Although engineers designed the highway with the minimum required cutting of adjacent forests, Floura Teeter was tasked with replacing the existing tree canopy as quickly as possible. Under the direction of its in-house forester, Floura Teeter ultimately reforested 74.2 acres on the project site using 270,000 plants larger than the typical size used on SHA projects to reach maturity faster.

Highway projects are typically not popular with surrounding communities, with residents citing concerns about noise and traffic debris. To respond to these concerns, Floura Teeter principal Joan Floura and other staff members were heavily involved in community outreach. In addition to holding open meetings and attending community gatherings to present information and answer questions, Floura Teeter staff went door-to-door to meet with individual homeowners and work with them to develop acceptable solutions. Ultimately, a mix of sound walls and trees were used to create a feeling that the neighborhoods were still connected despite the addition of the new highway.

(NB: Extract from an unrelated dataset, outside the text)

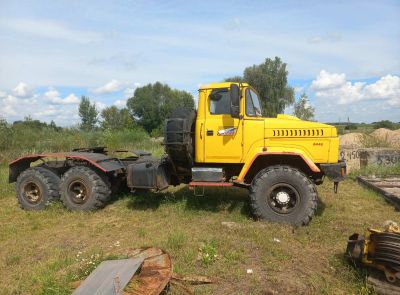Грузовой седельный тягач КРАЗ 6446-0000010-02, 2008 г.в.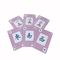 Jeux de carte adaptés aux besoins du client de jeu de tisonnier de Mahjong imprimant avec Matt Lamination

In order to avoid endangered species in the area, it was necessary for engineers to run the new roadway directly through a local development, essentially dividing the neighborhood in half. To minimize disruption and ensure pedestrian safety, the design incorporated a tunnel that runs underneath the neighborhood. Floura Teeter designed a green space on top of the tunnel featuring turf and ornamental plantings to create a central park that helps preserve a sense of community for residents.

While Floura Teeter stands behind every project it completes, scope of work for the ICC specifically called for a two-year warranty period, during which time Floura Teeter was responsible for ongoing community outreach and maintenance including walking the entire project and replacing any dead material each planting season.